## Exercise directions
Reproduce, word for word, the stretch of the forum thread on Union Pacific yellow paint from "No hobby shops" through "in the airbrush.".

## Text extract
○ ○ ○ ○ ○

# UNION PACIFIC YELLOW PAINT



## artgibson (Jan 2, 2008)

What is the availibilty of "Union Pacific Yellow Paint" for converting rolling stock to the proper color. Just in Case.


----------



## up9018 (Jan 4, 2008)

Union Pacific's yellow is Armour Yellow, and is available from just about any hobby ship that carries paint.


----------



## Jerry Barnes (Jan 2, 2008)

No hobby shops around here. I've found the spray can brand XO Rust's 'Caution Yellow' to work pretty good.


----------



## Stan Cedarleaf (Jan 2, 2008)

I've been quite successful matching paint colors by bringing a car part, full car or locomotive into ACE Hardware and asking them to scan it (them) for a color match. Then I buy a quart of Exterior Acrylic Gloss or Satin paint, thin it for air brush consistancy for use in the airbrush. 

It's worked extremely well for me. I've painted box cars and reefers in Milkwaukee orange and Rio Grande yellow using the scanned colors. They turned out right nice.


----------



## Tom Thornton (Nov 18, 2008)

Cool idea Stan! I have done this for the house but for trains never. I have to try this one. 

Tom Thornton


----------



## Stan Cedarleaf (Jan 2, 2008)

Posted By Tom Thornton on 01 Mar 2010 05:34 PM 



Cool idea Stan! I have done this for the house but for trains never. I have to try this one. 

Tom Thornton 



It works right nicely, Tom. I've even painted some wood sided boxcars with a 2 inch trim brush. The 10 foot rule doesn't even apply. 6 inches with a magnifying glass has a hard time telling it was brush painted.


----------

○ ○ ○ ○ ○

## Collected data
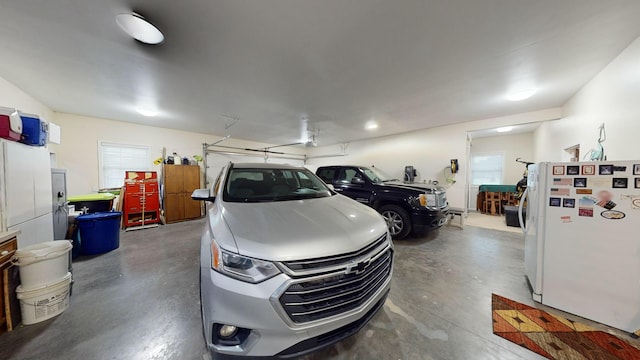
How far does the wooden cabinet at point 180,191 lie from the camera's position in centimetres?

○ ○ ○ ○ ○

## Response to this task
No hobby shops around here. I've found the spray can brand XO Rust's 'Caution Yellow' to work pretty good.


----------



## Stan Cedarleaf (Jan 2, 2008)

I've been quite successful matching paint colors by bringing a car part, full car or locomotive into ACE Hardware and asking them to scan it (them) for a color match. Then I buy a quart of Exterior Acrylic Gloss or Satin paint, thin it for air brush consistancy for use in the airbrush.